Les féticheurs du clan des sept pierres s’installèrent près du feu, en préparation de la transe fantôme. Moins d’une semaine s’était écoulée depuis le dernier Igani. Tous avaient appris l’histoire de Benu et de son combat contre le démon. Si ce que l’on racontait était vrai, il s’était sacrifié pour protéger la tribu de la vallée nébuleuse.

Mais aux histoires succédèrent les rumeurs, comme tel était toujours le cas. Ainsi en allait-il en ce monde. Il se disait dans la vallée nébuleuse que Benu avait défié les lois de l’Igani, et qu’il était même devenu un kareeb.

Les grands prêtres du clan des sept pierres évoquèrent la colère des esprits suite à ces évènements. Bien qu’ils eussent décidé de reconnaître Benu comme un héros, ils prétendirent que la guerre rituelle avait été souillée par la présence du démon.

Un nouvel Igani Baweavait donc été ordonné.

Cherchant à obtenir la bénédiction des esprits, les féticheurs du clan des sept pierres entrèrent en transe fantôme.
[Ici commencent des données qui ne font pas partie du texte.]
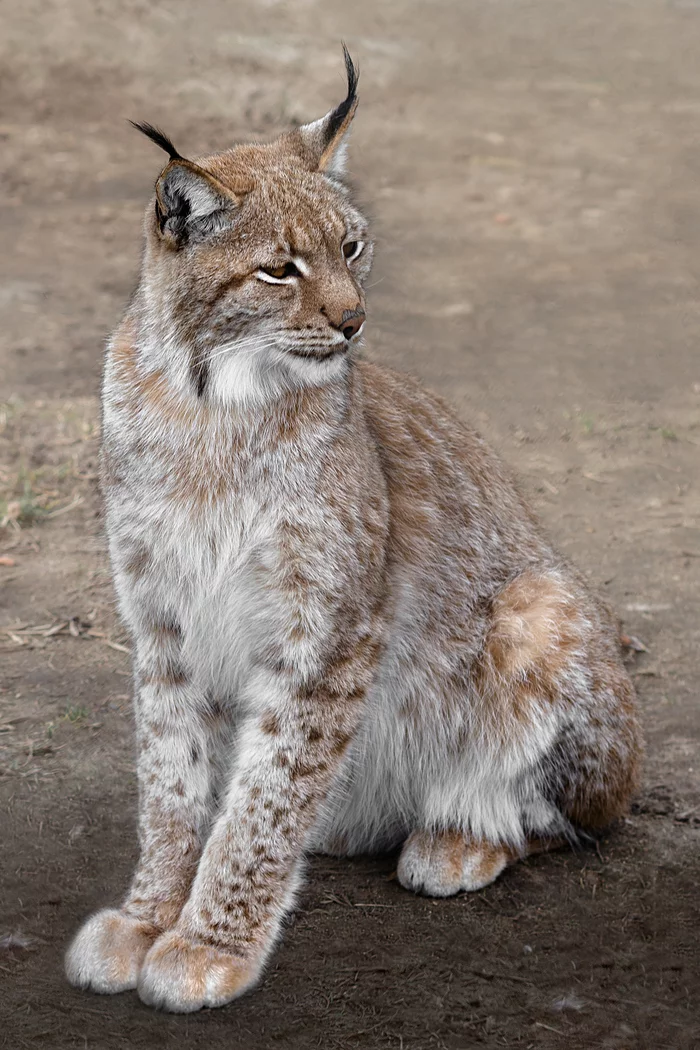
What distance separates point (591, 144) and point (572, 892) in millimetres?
9595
Le temps se mit à ralentir alors qu’ils pénétraient dans le royaume de l’au-delà. Le village s’évanouit, et les énergies tournoyantes des terres informes s’étirèrent à l’infini dans toutes les directions.

En temps normal, chaque guerrier aurait dû voir et entendre des esprits différents, si tant est qu’ils fussent parvenus à voir ou entendre quoi que ce soit. Mais cette fois-ci, tous les féticheurs virent la même silhouette d’un noir d’ébène leur faire signe. Les pensées de l’esprit formèrent des paroles dans leurs consciences, aussi claires que du cristal et aussi acérées que des dagues.

Vous êtes aveugles.

Les féticheurs n’étaient pas certains de savoir comment interpréter l’accusation de l’esprit. Certains commencèrent à s’excuser et à solliciter son pardon. Plusieurs d’entre eux sortirent de transe, craignant d’avoir provoqué d’une façon ou d’une autre la colère des esprits.

Ces guerriers n’étaient pas prêts, mais d’autres l’étaient.

« Que veux-tu que nous voyions ? » demandèrent les quelques féticheurs restants.

La vérité. Il se peut que vous mouriez au cours de cet Igani. Pour quelle raison ?

— Pour vous honorer, toi et les tiens, répondit l’un d’eux.

— Ce sont les ordres des grands prêtres et c’est notre devoir de féticheurs, déclara un autre.

— La vie porte en elle le sacrifice, comme le sacrifice porte en lui la vie, dit un jeune guerrier.

L’esprit s’approcha du dernier guerrier à avoir parlé, méditant les paroles qu’il venait de prononcer. Il fut un temps, dans l’autre monde, il les avait lui aussi portées telles une armure et maniées telles une lame. Mais il savait désormais que la vie ne devait pas être donnée si facilement, si inutilement.

Je ne veux pas de votre sacrifice. Ces terres n’en ont pas besoin.

Le trouble et le malaise pouvaient se lire sur le visage du jeune féticheur. Il hésita avant de demander : « Qu’attends-tu de moi, dans ce cas ? Qu’y a-t-il au-delà du sacrifice ? »

La vie.

Au final, seul le jeune guerrier était resté en transe, mais l’esprit qui avait autrefois porté le nom de Benu ne gardait aucune rancune envers ceux qui avaient fui. Que cela lui prenne des jours, des semaines ou des années, il les guiderait vers la connaissance. Tous les umbarus devaient suivre leur propre chemin vers la vérité, et il n’y en avait pas deux d’identiques.